## WHAT THE TASK REQUIRES:
Beginning with the line that contains "Cần bán gấp", copy each subsequent line of the data below through the last one, including both ends but not the pictures.

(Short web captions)
"""

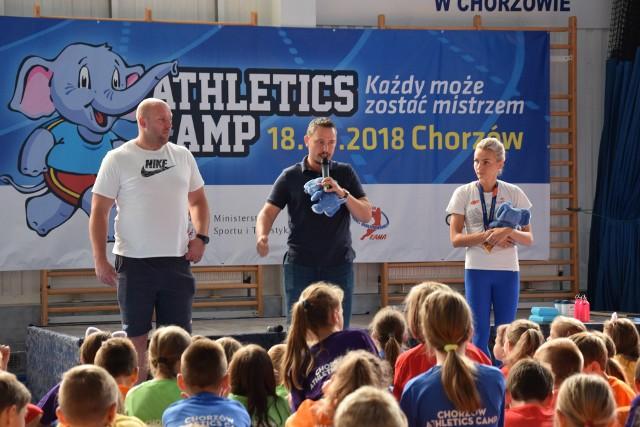 """Na terenie kompleksu sportowego """"Hajduki"""" już od rana 18 września w projekcie Athletic Camps organizowanego przez Fundację Kamili Skolimowskiej wzięło udział 300 dzieci."""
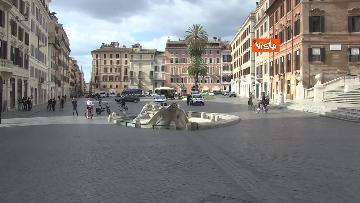 12 - Pasquetta in zona rossa a Roma, controlli a tappeto e piazze semivuote in centro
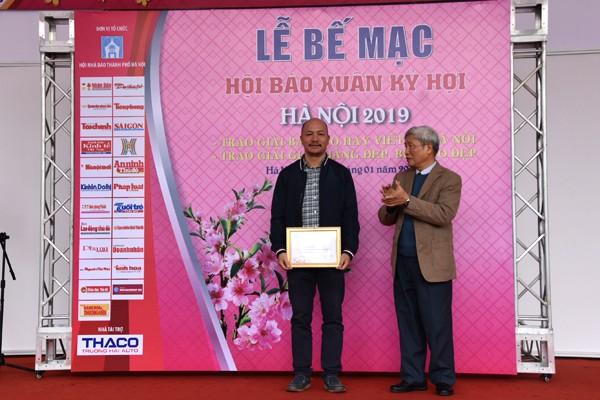 Ông Nguyễn Viêm Hoàng, Phó Chủ tịch Thường trực Hội Nhà báo Hà Nội trao giải A Bìa báo đẹp cho đại diện Báo Hà Nội Mới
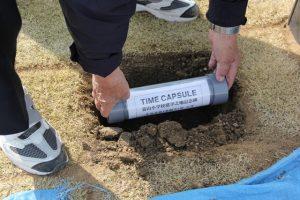 記念碑の背部に東西に埋められるカプセル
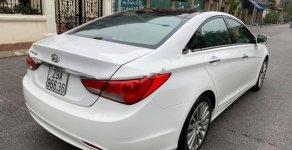 Cần bán gấp Hyundai Sonata 2.0AT năm 2013, màu trắng, nhập khẩu nguyên chiếc chính chủ, giá 570tr giá 570 triệu tại Hà Nội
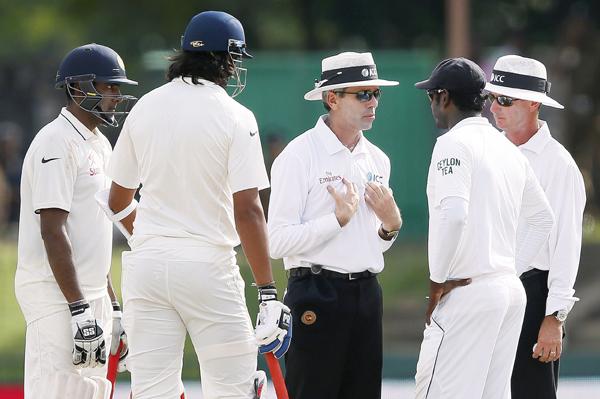 Ishant Ashwin with umpires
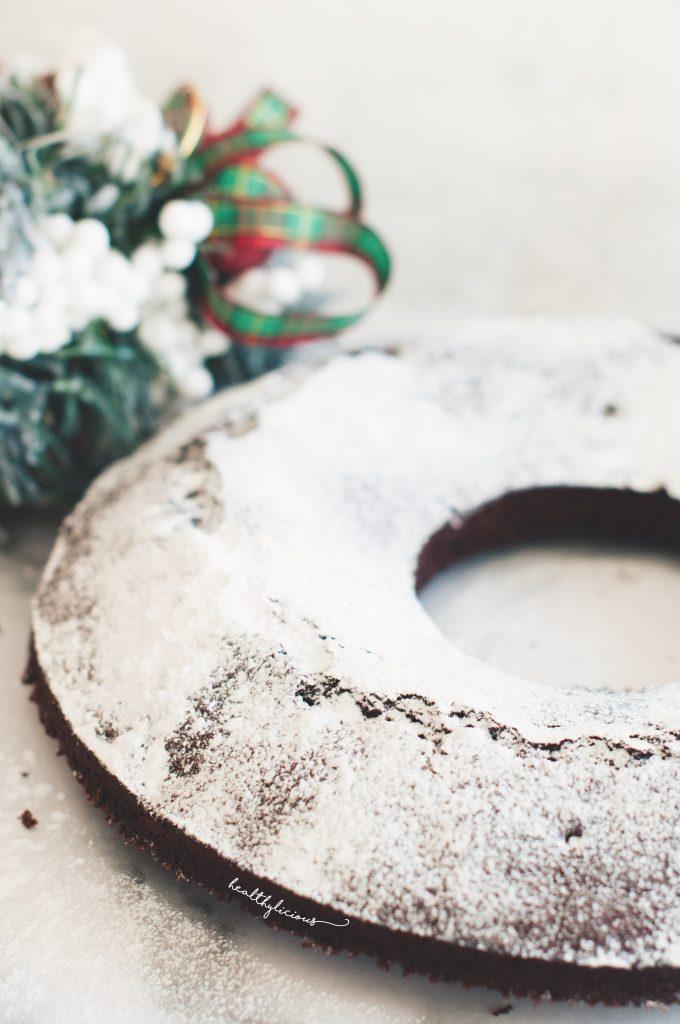 Коледен празничен кекс с фалшива пудра захар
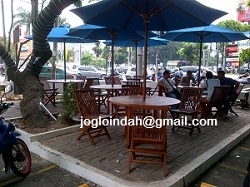 Set Meja Payung Cafe untuk Indomaret Conv. Supomo Tebet Jakarta Selatan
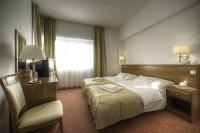 Szép és csendes hotelszoba a Balaton parton - Hotel Két Korona Balatonszárszó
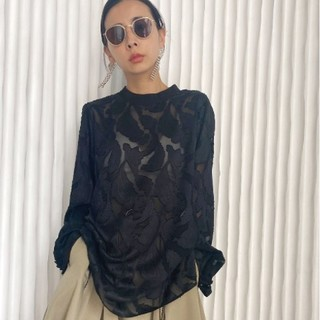 Ameri VINTAGE - HAOKAN BACK RIBBON BLOUSE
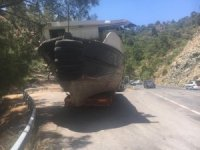 Yolda kalan tekne yüklü çekiciye polisler yardım etti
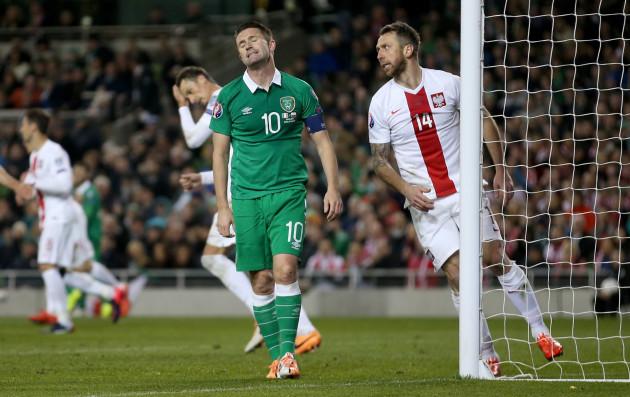 Robbie Keane frustrated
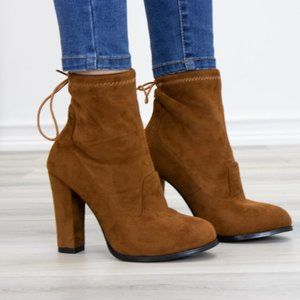 Round Toe Tan Suede Ankle Heeled Boots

"""

## TASK OUTPUT:
 Cần bán gấp Hyundai Sonata 2.0AT năm 2013, màu trắng, nhập khẩu nguyên chiếc chính chủ, giá 570tr giá 570 triệu tại Hà Nội
 Ishant Ashwin with umpires
 Коледен празничен кекс с фалшива пудра захар
 Set Meja Payung Cafe untuk Indomaret Conv. Supomo Tebet Jakarta Selatan
 Szép és csendes hotelszoba a Balaton parton - Hotel Két Korona Balatonszárszó
 Ameri VINTAGE - HAOKAN BACK RIBBON BLOUSE
 Yolda kalan tekne yüklü çekiciye polisler yardım etti
 Robbie Keane frustrated
 Round Toe Tan Suede Ankle Heeled Boots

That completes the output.